**Source document:**
The Company also performs an interim review for indicators of impairment each quarter to assess whether an interim impairment review is required for any reporting unit. As part of its interim reviews, management analyzes potential changes in the value of individual reporting units based on each reporting unit’s operating results for the period compared to expected results as of the prior year’s annual impairment test. In addition, management considers how other key assumptions, including discount rates and expected long-term growth rates, used in the last annual impairment test, could be impacted by changes in market conditions and economic events. Based on the interim assessments as of December 28, 2024, management concluded that no events or changes in circumstances indicated that it was more likely than not that the fair value for any reporting unit had declined below its carrying value.
Long-Lived Assets
Customer relationships, trademarks and tradenames are amortized using the straight-line method over estimated useful lives that have a range of 3 to 20 years. Patents, licenses, and software are amortized using the straight-line method or an accelerated method over estimated useful lives that have a range of 4 to 17 years. The distribution networks are amortized on either a straight-line or accelerated basis over estimated useful lives that have a range of 4 to 10 years. Land use rights are amortized using the straight-line method up to 50 years which is the term of the land use rights.

**Data provided:**
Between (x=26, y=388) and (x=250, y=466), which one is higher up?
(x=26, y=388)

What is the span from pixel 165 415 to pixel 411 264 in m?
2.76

**Required tasks:**
1. Translate this sentence from the passage on impairment reviews and amortization into Spanish: "Land use rights are amortized using the straight-line method up to 50 years which is the term of the land use rights."
2. From the passage on impairment reviews and amortization, return the portion that begins at the words "Long-Lived Assets" and stops after "land use rights.".
3. Carry the passage on impairment reviews and amortization forward from its final sentence.

**Answers to each task:**
1. Los derechos de uso de la tierra se amortizan mediante el método de línea recta hasta 50 años, que es el plazo de los derechos de uso de la tierra.

2.
Long-Lived Assets
Customer relationships, trademarks and tradenames are amortized using the straight-line method over estimated useful lives that have a range of 3 to 20 years. Patents, licenses, and software are amortized using the straight-line method or an accelerated method over estimated useful lives that have a range of 4 to 17 years. The distribution networks are amortized on either a straight-line or accelerated basis over estimated useful lives that have a range of 4 to 10 years. Land use rights are amortized using the straight-line method up to 50 years which is the term of the land use rights.

3.
 
The Company assesses potential impairments to its long-lived assets if events or changes in circumstances indicate that the carrying amount of an asset may not be recoverable. An impaired asset is written down to its estimated fair value based upon the most recent information available. Estimated fair market value is generally measured by discounting estimated future cash flows. Long-lived assets, other than goodwill and other intangible assets, which are held for sale are recorded at the lower of carrying value or the fair market value less the estimated cost to sell.
Environmental Liabilities
Environmental Liabilities
 
Environmental liabilities are accrued based on engineering studies estimating the cost of remediating sites. Expenses related to on-going maintenance of environmental sites are expensed as incurred. If actual or estimated probable future losses exceed the Company’s recorded liability for such claims, the Company would record additional charges during the period in which the actual loss or change in estimate occurred.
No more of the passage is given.